Copia textualmente el pasaje del fragmento sobre la virginidad y la santidad cristiana que comienza en "en general y" y termina en "heroica del santo.".

FRAGMENTO DE LECTURA:
+ + + + +

En la mayoría de los casos, los padres de la Iglesia
no hacían sino justificar teológicamente las
prácticas ascéticas ya evidentes entre los ermitaños
individuales y los grupos de vírgenes consagrados de
ambos sexos. De todas maneras, lo que los eruditos padres
escribían para su círculo, bastante limitado,
de colegas cultos causaba consecuencias menores que el concepto
que las propias comunidades cristianas primitivas tenían
de las virtudes de un santo. Eran, al fin y al cabo, los mismos
siglos que vieron el auge del culto de los santos como rasgo
distintivo del cristianismo y, en los santos -casi siempre
célibes-, era en quienes tanto los eruditos como los
iletrados buscaban modelos de perfección humana (y
cristiana).
Como hemos visto en el capítulo 2, las nociones cristianas
de la santidad se identificaron, desde los más remotos
orígenes de la Iglesia, con la renuncia: renuncia a
la vida, en el caso de los mártires, y al "mundo"
en general y a "la carne" en particular en el caso
de los ascetas. Pero abrazar la virginidad no significaba
simplemente rehuir la carne, así como abrazar el martirio
no significaba rehuir la vida; era también abrirse
plenamente al poder transformador del emergente reino de Dios
y a la esperada vida en el cielo. Había virtud en un
casto matrimonio cristiano, pero solamente en la virginidad
-tanto de las mujeres como de los hombres- se hallaba la virtud
heroica del santo.
Una y otra vez se repite ese mensaje en los innumerables
santos, cuyas historias y leyendas han catequizado a los creyentes
a lo largo de los siglos de modo mucho más poderoso
que los escritos de los obispos y de los teólogos eruditos.
Entre las leyendas de santos más antiguas, más
populares y más duraderas se hallan las de las vírgenes
mártires como Águeda, Lucía o Inés,
jóvenes esposas de Cristo que fueron desnudadas, mutiladas
de diversas maneras, encerradas en prostíbulos y, finalmente,
muertas en defensa de su pureza sexual. Si bien esas leyendas
datan de los siglos IV y V, fueron repetidas, embellecidas
y celebradas durante toda la Edad Media (notablemente, en
la popular colección de Jacobo de Vorágine,
"La leyenda de oro") y continúan funcionando
como modelos de santidad cristiana hasta el día de
hoy, como veremos, aunque a Águeda, a Lucía
y a Inés no se las considere ya personajes históricos;
en efecto, se siguen honrando con días de fiesta los
nombres de esas mujeres y de numerosas otras vírgenes
mártires, y, hasta que se reformó en la década
de 1960 la liturgia católica, se las recordaba a diario
en el canon de la misa.

+ + + + +

DATOS DEL EJERCICIO:

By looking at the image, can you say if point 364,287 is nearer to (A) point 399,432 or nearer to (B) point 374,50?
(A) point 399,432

+ + + + +

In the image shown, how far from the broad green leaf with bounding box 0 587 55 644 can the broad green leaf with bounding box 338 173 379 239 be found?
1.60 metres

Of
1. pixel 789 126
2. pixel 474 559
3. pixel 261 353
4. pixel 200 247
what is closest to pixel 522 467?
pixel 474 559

+ + + + +

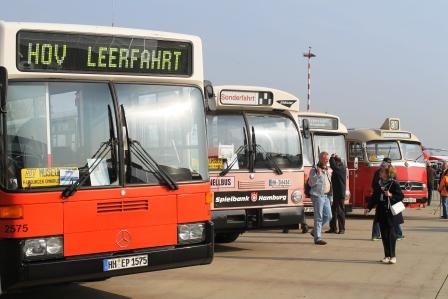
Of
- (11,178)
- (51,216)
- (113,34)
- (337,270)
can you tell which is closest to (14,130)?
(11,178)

+ + + + +

EJERCICIO RESUELTO:
en general y a "la carne" en particular en el caso
de los ascetas. Pero abrazar la virginidad no significaba
simplemente rehuir la carne, así como abrazar el martirio
no significaba rehuir la vida; era también abrirse
plenamente al poder transformador del emergente reino de Dios
y a la esperada vida en el cielo. Había virtud en un
casto matrimonio cristiano, pero solamente en la virginidad
-tanto de las mujeres como de los hombres- se hallaba la virtud
heroica del santo.